Tuesday, 4 July 2017
Many Mansions II
Dante and CS Lewis wrote what they believed;
Anderson, James Blish and others accept Heaven and Hell as traditional settings;
Neil Gaiman and SM Stirling adopt a "many mansions" approach.
In Gaiman's The Sandman, everyone enters the hereafter that he has imagined. This is good fantasy but implausible philosophy. Does everyone who crosses the Atlantic reach the destination that he has imagined? In Stirling's Emberverse series, Father Ignatius visits a version of Heaven whereas Rudi Mackenzie meets the Triple Goddess. What would happen to Buddhists who believe in other realms but not in a permanent hereafter?

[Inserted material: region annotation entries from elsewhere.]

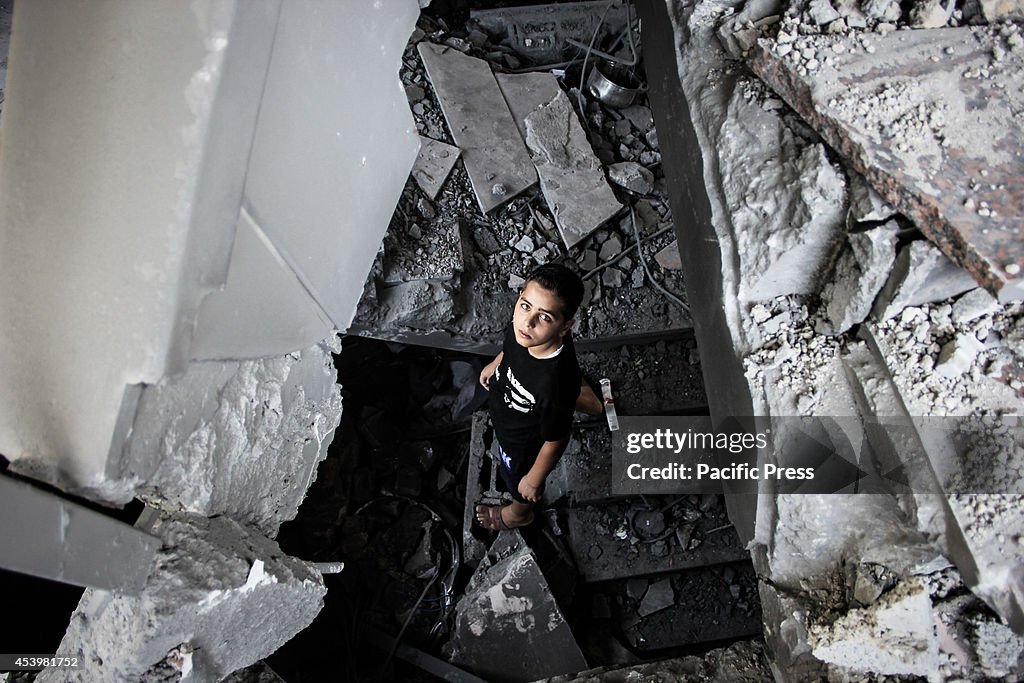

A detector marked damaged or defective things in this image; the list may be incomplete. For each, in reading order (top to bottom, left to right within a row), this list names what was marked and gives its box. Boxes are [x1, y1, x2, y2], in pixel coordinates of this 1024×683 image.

broken concrete slab [409, 135, 462, 200]
broken floor tile [415, 136, 464, 200]
rusty metal sheet [415, 41, 536, 211]
broken stair step [415, 42, 536, 214]
broken concrete slab [419, 41, 540, 211]
broken floor tile [419, 43, 540, 214]
broken floor tile [493, 71, 561, 143]
broken concrete slab [495, 71, 561, 143]
broken concrete slab [524, 89, 618, 250]
broken floor tile [524, 89, 618, 250]
broken stair step [745, 28, 1024, 301]
broken concrete slab [749, 28, 1024, 301]
broken floor tile [749, 28, 1024, 301]
rusty metal sheet [753, 28, 1024, 301]
broken floor tile [385, 219, 464, 282]
broken floor tile [655, 241, 679, 270]
broken concrete slab [815, 220, 897, 335]
broken floor tile [815, 220, 897, 335]
broken concrete slab [868, 239, 978, 321]
broken floor tile [872, 239, 974, 321]
broken concrete slab [114, 339, 342, 536]
broken concrete slab [38, 509, 323, 683]
broken floor tile [448, 544, 585, 683]
broken concrete slab [452, 544, 589, 683]
broken stair step [565, 501, 749, 581]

I am reading one account of Buddhism. It is not an account that I fully accept but is an accurate account of the teaching. Consider two men: John, who lived in the seventeenth century, and James, alive now. Each is a different organism and person, born because of biological processes that would continue to operate even if there were no "karma" involved. Karma is action and actions have consequences. The teaching is that some of the consequences of John's actions can become attached to James. Thus, James can effectively inherit not only John's unresolved "greed, hate and delusion" but also even some of John's memories, thus generating the illusion that James is John reincarnated or, in Buddhist terminology, "reborn." If James can resolve the inherited "greed, hate and delusion," then they will not be passed on to any later organism. End of story.